The problem with testing is that it leads to the administration of toxic drugs if the result is seropositive, even though the test kits carry a disclaimer that they cannot be used to diagnose and treat AIDS. Ironically, the treatment offered by modern medical science is a drug that is “toxic by inhalation” and can produce the same symptoms of AIDS! (see: The Azt Label; see: Drugs AIDS Patients Must Avoid).It is a demonstrable fact that there is a surprisingly high rate of false positives. This observation raises enough questions to advise caution regarding the current heavy reliance placed on tests when making treatment decisions for people "diagnosed" HIV-positive and to consider non-toxic alternatives as the first line of treatment.
There is strong evidence to show that HIV-seropositive individuals are deficient in glutathione peroxidase. Gil and colleagues compared levels of it in the blood of 85 HIV/AIDS patients with those in 40 healthy controls, confirming the presence of a significant (p less than 0.05) reduction of the selenoenzyme in the infected group. Beyond this, Batterham and co-workers showed that such depressed glutathione peroxidase levels in men with HIV/AIDS could be raised by supplementation with selenium and other antioxidants. If Aumann and co-workers are correct, then HIV/AIDS patients should also be very deficient in the four nutritional components that these researchers believe are required by the body to produce glutathione peroxidase—namely, selenium, cysteine, glutamine and tryptophan. There is certainly good evidence to prove that such individuals are selenium deficient (see: AIDS - THE SELENO-ENZYME SOLUTION, Nexus Magazine, Volume 11, Number 2 (February-March 2004).
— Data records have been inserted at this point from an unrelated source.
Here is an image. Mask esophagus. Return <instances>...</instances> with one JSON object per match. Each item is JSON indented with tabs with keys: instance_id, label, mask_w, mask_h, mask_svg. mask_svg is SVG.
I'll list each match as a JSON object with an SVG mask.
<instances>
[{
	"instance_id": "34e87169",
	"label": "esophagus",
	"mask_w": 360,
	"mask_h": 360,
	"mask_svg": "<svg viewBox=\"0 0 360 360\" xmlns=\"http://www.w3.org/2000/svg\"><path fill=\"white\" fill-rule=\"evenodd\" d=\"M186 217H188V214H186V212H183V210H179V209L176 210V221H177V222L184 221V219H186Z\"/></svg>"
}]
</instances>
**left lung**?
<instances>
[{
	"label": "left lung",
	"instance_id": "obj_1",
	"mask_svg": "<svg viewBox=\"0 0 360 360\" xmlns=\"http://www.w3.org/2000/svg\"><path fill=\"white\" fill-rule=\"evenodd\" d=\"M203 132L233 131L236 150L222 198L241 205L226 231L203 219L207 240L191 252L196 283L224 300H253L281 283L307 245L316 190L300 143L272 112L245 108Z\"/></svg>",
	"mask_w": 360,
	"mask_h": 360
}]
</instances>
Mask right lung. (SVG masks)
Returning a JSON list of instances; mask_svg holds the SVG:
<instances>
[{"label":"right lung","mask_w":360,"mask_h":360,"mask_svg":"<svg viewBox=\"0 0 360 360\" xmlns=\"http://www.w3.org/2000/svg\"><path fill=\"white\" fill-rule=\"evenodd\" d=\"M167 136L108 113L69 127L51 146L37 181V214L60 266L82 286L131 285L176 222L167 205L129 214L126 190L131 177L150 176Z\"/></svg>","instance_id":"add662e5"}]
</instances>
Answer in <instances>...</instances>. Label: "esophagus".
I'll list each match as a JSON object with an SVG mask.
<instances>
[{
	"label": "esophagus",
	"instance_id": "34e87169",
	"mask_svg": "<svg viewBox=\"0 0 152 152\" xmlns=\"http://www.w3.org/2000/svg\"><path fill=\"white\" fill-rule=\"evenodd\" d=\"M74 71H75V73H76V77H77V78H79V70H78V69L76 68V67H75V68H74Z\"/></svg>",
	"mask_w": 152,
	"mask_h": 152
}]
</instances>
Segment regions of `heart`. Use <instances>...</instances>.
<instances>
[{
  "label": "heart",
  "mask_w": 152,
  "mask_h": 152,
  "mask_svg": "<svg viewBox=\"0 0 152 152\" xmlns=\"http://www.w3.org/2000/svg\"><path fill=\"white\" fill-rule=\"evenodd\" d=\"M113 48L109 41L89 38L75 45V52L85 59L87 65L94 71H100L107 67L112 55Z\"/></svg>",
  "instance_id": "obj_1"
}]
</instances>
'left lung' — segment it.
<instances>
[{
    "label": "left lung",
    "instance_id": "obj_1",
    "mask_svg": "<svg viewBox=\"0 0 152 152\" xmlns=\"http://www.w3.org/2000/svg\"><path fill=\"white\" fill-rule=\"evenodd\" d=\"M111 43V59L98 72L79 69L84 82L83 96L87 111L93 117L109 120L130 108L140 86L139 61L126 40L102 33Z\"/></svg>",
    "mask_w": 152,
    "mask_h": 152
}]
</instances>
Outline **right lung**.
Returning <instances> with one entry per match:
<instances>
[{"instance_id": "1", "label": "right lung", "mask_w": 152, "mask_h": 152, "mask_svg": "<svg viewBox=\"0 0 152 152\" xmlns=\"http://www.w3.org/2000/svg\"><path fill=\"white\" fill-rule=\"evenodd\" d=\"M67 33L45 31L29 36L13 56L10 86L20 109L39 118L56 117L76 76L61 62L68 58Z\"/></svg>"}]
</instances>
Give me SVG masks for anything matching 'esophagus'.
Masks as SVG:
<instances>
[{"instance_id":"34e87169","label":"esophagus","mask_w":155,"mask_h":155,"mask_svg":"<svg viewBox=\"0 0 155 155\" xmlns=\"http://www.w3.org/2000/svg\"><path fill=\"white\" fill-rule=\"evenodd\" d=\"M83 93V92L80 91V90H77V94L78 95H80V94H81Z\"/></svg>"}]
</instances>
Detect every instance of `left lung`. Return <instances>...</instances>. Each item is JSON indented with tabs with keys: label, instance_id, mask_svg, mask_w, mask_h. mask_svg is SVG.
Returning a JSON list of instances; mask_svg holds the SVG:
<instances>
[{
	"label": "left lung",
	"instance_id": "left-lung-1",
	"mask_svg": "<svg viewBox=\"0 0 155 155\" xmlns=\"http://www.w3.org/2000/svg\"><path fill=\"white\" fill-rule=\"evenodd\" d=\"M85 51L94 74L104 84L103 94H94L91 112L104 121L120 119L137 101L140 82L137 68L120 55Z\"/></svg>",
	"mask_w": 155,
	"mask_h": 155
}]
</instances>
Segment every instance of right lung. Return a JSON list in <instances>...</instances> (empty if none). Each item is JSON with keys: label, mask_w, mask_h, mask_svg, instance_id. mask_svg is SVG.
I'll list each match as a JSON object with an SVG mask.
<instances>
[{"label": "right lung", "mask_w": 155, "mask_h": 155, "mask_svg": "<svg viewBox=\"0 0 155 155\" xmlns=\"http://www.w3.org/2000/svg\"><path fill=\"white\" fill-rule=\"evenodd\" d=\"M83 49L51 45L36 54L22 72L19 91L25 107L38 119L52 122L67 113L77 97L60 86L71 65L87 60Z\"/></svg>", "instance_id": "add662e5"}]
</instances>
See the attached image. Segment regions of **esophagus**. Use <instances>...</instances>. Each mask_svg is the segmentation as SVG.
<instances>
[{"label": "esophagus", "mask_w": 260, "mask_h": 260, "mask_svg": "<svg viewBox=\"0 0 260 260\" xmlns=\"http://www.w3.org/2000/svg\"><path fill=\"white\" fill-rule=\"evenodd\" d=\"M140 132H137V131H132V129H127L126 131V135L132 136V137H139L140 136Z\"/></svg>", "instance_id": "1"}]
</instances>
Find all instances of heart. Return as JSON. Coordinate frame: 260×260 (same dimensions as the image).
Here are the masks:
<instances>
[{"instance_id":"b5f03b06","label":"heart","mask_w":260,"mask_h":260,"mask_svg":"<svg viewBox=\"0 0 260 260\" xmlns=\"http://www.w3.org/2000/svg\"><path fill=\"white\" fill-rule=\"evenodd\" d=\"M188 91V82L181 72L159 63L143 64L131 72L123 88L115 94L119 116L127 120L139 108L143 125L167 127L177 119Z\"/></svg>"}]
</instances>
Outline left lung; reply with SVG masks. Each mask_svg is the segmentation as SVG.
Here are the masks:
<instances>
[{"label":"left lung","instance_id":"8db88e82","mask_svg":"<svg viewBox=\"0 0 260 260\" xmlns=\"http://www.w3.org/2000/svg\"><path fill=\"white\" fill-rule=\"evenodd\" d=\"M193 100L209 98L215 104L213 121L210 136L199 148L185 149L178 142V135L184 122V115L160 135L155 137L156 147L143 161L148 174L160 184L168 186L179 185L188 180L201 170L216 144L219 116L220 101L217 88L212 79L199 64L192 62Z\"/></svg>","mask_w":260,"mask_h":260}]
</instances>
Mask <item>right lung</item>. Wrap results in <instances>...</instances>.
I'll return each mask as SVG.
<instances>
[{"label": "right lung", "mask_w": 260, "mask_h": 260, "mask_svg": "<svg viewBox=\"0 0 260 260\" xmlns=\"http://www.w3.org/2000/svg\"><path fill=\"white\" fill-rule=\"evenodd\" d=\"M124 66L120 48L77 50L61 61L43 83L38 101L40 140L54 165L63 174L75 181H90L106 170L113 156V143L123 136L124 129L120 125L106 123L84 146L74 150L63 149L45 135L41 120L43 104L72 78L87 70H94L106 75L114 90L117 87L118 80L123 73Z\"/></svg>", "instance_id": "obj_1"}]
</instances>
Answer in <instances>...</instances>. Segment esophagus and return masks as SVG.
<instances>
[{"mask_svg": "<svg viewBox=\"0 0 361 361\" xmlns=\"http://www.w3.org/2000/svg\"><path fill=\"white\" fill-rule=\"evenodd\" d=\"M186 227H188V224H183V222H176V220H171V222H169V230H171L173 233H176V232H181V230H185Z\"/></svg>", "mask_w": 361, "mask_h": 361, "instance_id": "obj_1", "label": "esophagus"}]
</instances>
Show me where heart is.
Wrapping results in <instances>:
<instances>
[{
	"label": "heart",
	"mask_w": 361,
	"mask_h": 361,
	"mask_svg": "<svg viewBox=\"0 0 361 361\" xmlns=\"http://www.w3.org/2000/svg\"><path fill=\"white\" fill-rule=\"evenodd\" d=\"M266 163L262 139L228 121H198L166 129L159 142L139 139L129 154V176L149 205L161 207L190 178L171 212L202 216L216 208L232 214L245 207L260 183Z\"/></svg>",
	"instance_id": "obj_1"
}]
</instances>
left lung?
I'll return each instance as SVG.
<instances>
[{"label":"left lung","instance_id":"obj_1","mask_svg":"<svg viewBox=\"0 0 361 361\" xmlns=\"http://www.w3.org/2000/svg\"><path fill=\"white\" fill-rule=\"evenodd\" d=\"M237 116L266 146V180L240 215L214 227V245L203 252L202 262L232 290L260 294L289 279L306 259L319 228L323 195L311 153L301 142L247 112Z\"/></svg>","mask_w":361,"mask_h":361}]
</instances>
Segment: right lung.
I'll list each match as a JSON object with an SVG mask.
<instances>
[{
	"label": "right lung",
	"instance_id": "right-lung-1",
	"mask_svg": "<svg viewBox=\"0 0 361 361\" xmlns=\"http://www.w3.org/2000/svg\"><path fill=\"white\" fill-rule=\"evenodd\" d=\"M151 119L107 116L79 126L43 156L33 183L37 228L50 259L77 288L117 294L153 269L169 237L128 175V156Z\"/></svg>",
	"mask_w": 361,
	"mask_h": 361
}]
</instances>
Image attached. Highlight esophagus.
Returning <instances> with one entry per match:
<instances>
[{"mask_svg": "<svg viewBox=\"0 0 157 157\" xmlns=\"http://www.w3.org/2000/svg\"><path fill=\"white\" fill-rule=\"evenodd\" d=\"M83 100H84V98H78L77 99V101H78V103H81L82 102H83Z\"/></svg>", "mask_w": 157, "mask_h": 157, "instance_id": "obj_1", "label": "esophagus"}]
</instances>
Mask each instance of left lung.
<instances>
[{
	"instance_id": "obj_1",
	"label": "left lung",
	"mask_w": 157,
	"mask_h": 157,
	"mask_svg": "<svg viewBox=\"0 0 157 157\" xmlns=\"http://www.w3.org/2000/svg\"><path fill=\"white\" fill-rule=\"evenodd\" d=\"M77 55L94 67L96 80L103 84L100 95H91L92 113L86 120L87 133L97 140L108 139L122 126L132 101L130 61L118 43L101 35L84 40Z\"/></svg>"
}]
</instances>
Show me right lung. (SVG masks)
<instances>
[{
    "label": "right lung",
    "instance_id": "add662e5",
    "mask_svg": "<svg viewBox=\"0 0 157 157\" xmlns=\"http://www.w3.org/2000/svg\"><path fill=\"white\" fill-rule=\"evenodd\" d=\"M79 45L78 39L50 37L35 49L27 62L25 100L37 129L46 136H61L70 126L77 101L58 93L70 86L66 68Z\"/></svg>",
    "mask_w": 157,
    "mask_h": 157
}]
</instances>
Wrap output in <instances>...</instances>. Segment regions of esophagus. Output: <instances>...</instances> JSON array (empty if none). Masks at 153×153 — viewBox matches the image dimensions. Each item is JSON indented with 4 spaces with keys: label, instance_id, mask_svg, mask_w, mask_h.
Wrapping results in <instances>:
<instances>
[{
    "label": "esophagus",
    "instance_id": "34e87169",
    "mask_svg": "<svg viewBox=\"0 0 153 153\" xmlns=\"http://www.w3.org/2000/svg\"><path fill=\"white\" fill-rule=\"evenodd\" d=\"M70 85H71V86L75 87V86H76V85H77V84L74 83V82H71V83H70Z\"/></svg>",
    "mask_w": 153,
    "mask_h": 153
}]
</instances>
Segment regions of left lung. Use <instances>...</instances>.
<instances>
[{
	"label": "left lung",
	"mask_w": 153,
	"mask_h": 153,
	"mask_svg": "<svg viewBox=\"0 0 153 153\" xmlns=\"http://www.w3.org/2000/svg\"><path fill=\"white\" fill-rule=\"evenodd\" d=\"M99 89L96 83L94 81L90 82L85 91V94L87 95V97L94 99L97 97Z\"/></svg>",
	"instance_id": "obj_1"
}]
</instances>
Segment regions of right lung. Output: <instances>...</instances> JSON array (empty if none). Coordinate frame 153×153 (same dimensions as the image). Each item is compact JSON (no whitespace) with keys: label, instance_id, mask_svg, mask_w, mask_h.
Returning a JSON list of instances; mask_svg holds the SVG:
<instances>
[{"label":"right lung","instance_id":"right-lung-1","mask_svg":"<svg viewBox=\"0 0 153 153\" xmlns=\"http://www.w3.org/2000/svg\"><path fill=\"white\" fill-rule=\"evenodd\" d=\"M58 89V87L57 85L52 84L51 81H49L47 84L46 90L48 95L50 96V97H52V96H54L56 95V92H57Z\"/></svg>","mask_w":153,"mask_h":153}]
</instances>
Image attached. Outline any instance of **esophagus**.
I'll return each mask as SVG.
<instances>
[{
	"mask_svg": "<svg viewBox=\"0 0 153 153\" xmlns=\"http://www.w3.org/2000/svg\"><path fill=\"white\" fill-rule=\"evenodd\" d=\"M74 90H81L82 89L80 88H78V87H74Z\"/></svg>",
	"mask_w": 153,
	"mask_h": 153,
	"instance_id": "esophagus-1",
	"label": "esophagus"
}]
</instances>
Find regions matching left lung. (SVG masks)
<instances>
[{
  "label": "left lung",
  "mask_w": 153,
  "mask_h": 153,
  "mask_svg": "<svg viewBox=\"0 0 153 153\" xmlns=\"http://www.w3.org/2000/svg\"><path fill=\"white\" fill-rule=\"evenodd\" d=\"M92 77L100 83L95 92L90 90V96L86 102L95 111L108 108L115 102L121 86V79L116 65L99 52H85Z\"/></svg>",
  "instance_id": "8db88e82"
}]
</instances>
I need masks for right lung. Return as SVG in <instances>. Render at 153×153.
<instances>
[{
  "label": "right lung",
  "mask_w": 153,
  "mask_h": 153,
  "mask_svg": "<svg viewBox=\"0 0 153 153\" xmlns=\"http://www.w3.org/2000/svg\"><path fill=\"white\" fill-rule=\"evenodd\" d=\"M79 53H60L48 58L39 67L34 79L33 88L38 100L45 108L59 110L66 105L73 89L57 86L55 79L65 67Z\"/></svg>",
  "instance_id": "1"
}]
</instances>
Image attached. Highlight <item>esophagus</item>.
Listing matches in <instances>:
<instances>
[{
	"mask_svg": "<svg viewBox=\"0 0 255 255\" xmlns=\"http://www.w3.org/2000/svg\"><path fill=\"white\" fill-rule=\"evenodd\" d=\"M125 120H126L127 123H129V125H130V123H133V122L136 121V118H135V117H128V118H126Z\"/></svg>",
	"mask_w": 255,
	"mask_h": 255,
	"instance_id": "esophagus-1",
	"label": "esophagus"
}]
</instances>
Several studies have documented declining plasma selenium levels in patients with HIV/AIDS. Probably the most convincing of these was conducted by Baum and co-workers57 in Florida. These researchers monitored 125 HIV-1–seropositive male and female drug users in Miami over a period of 3.5 years. This study collected data on CD4 T-cell count, antiretroviral treatment and plasma levels of vitamins A, E, B6 and B12 as well as selenium and zinc. A total of 21 of these patients died during the study. Only plasma selenium levels and CD4 T-cell counts could have been used to predict which of the 125 patients would die, with selenium levels being a more accurate predictor than CD4 T-cell counts. The same research group also monitored 24 HIV-infected children over a five-year period, during which time half of them died of AIDS. As with adults, the lower their serum selenium levels, the faster that death occurred (Nexus Magazine, Volume 11, Number 2 (February-March 2004). These studies may be properly interpreted to conclude that there is a deficiency in key antioxidant factors, namely selenium and glutathione that are indicators of oxidative stress and support the biochemical origin of the condition rather than that HIV causes depletion of glutathione. However, irrespective of the conclusion, the fact remains that antioxidant deficiencies are a critical factor in AIDS patients and in the progression of the disease, keeping in mind that glutathione levels are predictive of cell death and life expectancy. Cells die when their glutathione levels drop below 80%. Natural killer (NK) cells may become glutathione-depleted over time and immune response weakens as they lose the ability to recognize abnormal proteins on cancer cell surface. And there are many disease conditions associated with low glutathione levels. Overall, glutathione and natural vitamin C levels are important in the healthy functioning of the immune system. It enhances the body's natural immune activity involving the multiplication of lymphocytes and antibody production which requires normal levels of glutathione inside the lymphocytes (see: “Breakthrough In Cell-Defense" by Dr. Allan C. Somersall with Dr. Gustavo Bounous).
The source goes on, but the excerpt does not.